In other words, all the choice in this game boils down to a correct way to interact with each girl (plus points vs negative points), and then rigidly adhering to elevating the girl of your choice, spurning all other opportunities. Apparently the developer feels the "correct" way to play this game is to play the same game a dozen times, each time focusing on a different girl (many times seeing the same scene with a different model render), and utterly yielding to said girl's every whim and desire in just the right way to get maximum points with them. It's not even realistic, it just means you get to choose which girl you choose to become a total simp for.
This game ultimately has an objectively right and wrong way to play it, and the right way is incredibly frustrating and restrictive.
The game obviously takes a lot of inspiration from Witcher 3, both tongue in cheek and literally—it pokes fun about how you can't romance both Triss and Yennefer in that game, and shows the MC playing Witcher 3 in multiple scenes. But what the developer seems to have forgotten is that both the VN format and the genre of game Intertwined is precludes it from being like Witcher 3.
Witcher 3 can get away with the one-romance-only ending because it's fundamentally not a romance game. You're plunged into a massive, open world fantasy epic with a war, civil unrest, monsters, and the literal end of the world happening in the background of a game with strong open world exploration and character-building RPG elements, all of which are completely playable and engaging even if you don't choose to romance anybody. If you strip all that away and leave it with just a voiceless linear visual novel of the Triss and Yennefer storylines with bad animations, the game would absolutely suck, just like this game does.
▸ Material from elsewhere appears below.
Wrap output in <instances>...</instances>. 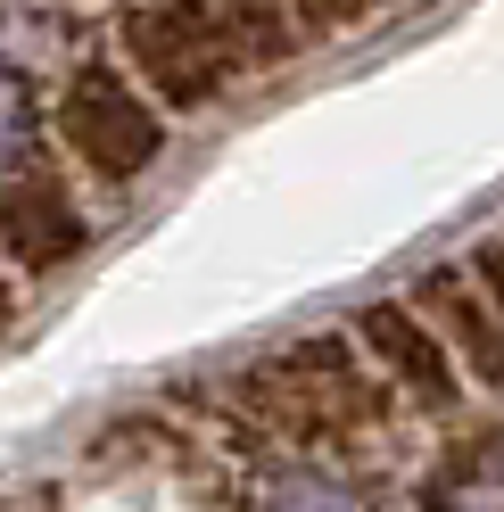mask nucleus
I'll return each mask as SVG.
<instances>
[{"label":"nucleus","mask_w":504,"mask_h":512,"mask_svg":"<svg viewBox=\"0 0 504 512\" xmlns=\"http://www.w3.org/2000/svg\"><path fill=\"white\" fill-rule=\"evenodd\" d=\"M463 273H471V290H480V298L504 314V232L471 240V248H463Z\"/></svg>","instance_id":"10"},{"label":"nucleus","mask_w":504,"mask_h":512,"mask_svg":"<svg viewBox=\"0 0 504 512\" xmlns=\"http://www.w3.org/2000/svg\"><path fill=\"white\" fill-rule=\"evenodd\" d=\"M116 58L157 116H207L248 75L215 0H133L116 17Z\"/></svg>","instance_id":"1"},{"label":"nucleus","mask_w":504,"mask_h":512,"mask_svg":"<svg viewBox=\"0 0 504 512\" xmlns=\"http://www.w3.org/2000/svg\"><path fill=\"white\" fill-rule=\"evenodd\" d=\"M414 314L447 339V356L463 372V389H480V397H504V314L471 290V273H463V256L455 265H430L414 281Z\"/></svg>","instance_id":"6"},{"label":"nucleus","mask_w":504,"mask_h":512,"mask_svg":"<svg viewBox=\"0 0 504 512\" xmlns=\"http://www.w3.org/2000/svg\"><path fill=\"white\" fill-rule=\"evenodd\" d=\"M265 512H364V504L331 463H290V471H273Z\"/></svg>","instance_id":"7"},{"label":"nucleus","mask_w":504,"mask_h":512,"mask_svg":"<svg viewBox=\"0 0 504 512\" xmlns=\"http://www.w3.org/2000/svg\"><path fill=\"white\" fill-rule=\"evenodd\" d=\"M488 471H496V479H504V438H496V463H488Z\"/></svg>","instance_id":"13"},{"label":"nucleus","mask_w":504,"mask_h":512,"mask_svg":"<svg viewBox=\"0 0 504 512\" xmlns=\"http://www.w3.org/2000/svg\"><path fill=\"white\" fill-rule=\"evenodd\" d=\"M34 166V108H25V83L0 75V182Z\"/></svg>","instance_id":"8"},{"label":"nucleus","mask_w":504,"mask_h":512,"mask_svg":"<svg viewBox=\"0 0 504 512\" xmlns=\"http://www.w3.org/2000/svg\"><path fill=\"white\" fill-rule=\"evenodd\" d=\"M17 323V281H9V265H0V331Z\"/></svg>","instance_id":"12"},{"label":"nucleus","mask_w":504,"mask_h":512,"mask_svg":"<svg viewBox=\"0 0 504 512\" xmlns=\"http://www.w3.org/2000/svg\"><path fill=\"white\" fill-rule=\"evenodd\" d=\"M58 149L75 157L83 182L100 190H133L157 157H166V116L141 100V83L108 67V58H83L58 91Z\"/></svg>","instance_id":"3"},{"label":"nucleus","mask_w":504,"mask_h":512,"mask_svg":"<svg viewBox=\"0 0 504 512\" xmlns=\"http://www.w3.org/2000/svg\"><path fill=\"white\" fill-rule=\"evenodd\" d=\"M348 339L364 347V364L381 372V389L397 397V413H422V422H455V413H463L471 389H463V372H455V356H447V339L414 314V298H372V306H356Z\"/></svg>","instance_id":"4"},{"label":"nucleus","mask_w":504,"mask_h":512,"mask_svg":"<svg viewBox=\"0 0 504 512\" xmlns=\"http://www.w3.org/2000/svg\"><path fill=\"white\" fill-rule=\"evenodd\" d=\"M281 9H290V25L314 42V34H348V25H364L381 0H281Z\"/></svg>","instance_id":"9"},{"label":"nucleus","mask_w":504,"mask_h":512,"mask_svg":"<svg viewBox=\"0 0 504 512\" xmlns=\"http://www.w3.org/2000/svg\"><path fill=\"white\" fill-rule=\"evenodd\" d=\"M248 397H265V422L290 438H364L397 422V397L381 389V372L364 364V347L348 331H314L290 356H273L265 372L240 380Z\"/></svg>","instance_id":"2"},{"label":"nucleus","mask_w":504,"mask_h":512,"mask_svg":"<svg viewBox=\"0 0 504 512\" xmlns=\"http://www.w3.org/2000/svg\"><path fill=\"white\" fill-rule=\"evenodd\" d=\"M91 248V215L75 207V190L58 166H25L0 182V265L9 273H58Z\"/></svg>","instance_id":"5"},{"label":"nucleus","mask_w":504,"mask_h":512,"mask_svg":"<svg viewBox=\"0 0 504 512\" xmlns=\"http://www.w3.org/2000/svg\"><path fill=\"white\" fill-rule=\"evenodd\" d=\"M447 512H504V479L480 471V479H463V488L447 496Z\"/></svg>","instance_id":"11"}]
</instances>
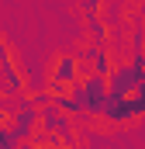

(Also, it should be mentioned that the bad ending only happens if you explicitly tell Triss and Yennefer you love them both, attempting to pledge Geralt to both of them, not because you waved at Triss as you passed her in the Novigrad streets, like Intertwined.)
Many characters are slow-burned and breadcrumbed into oblivion. It falls into the lewd game trap of having sex be some kind of endgame payoff rather than organically weaving it into the story (you gotta rub their arms the right way first before you can proceed to a scene three days later, where you kiss them exactly how they want, before anything sexual is even on the table, obviously). If you're pursuing Elena, Erynn, or even Layla, be prepared to hang on to the barest tethers, because you still, 9 chapters into it, haven't come close to sleeping with any of them.
And other characters like Gabi, Valeria, ShaCarri, Emily, Melissa, Tori, Brooke, Iris? They have points but they're such minor characters that you wonder if they will even have romantic scenes, much less endings. Would pursuing them completely bork your ending with a more prominently featured girl? Is it worth bothering with them? Who the fuck knows! You're left in total limbo not knowing who to romance because it might be years before you get anything resembling a payoff, and making one random wrong choice might completely seal off an ending with the girl you want in the most convoluted of manners.
This game almost makes more sense if you read it as a reverse female fantasy MC. You take all the attributes of an attractive male love interest, put them in the MC, throw a bunch of temptation at him and expect him to spurn them all in order to mind-read and anticipate the desires of his one chosen pedestal girl. Unfortunately, you have to play as this idealized female fantasy without any of the psychic powers or futuresight evidently required.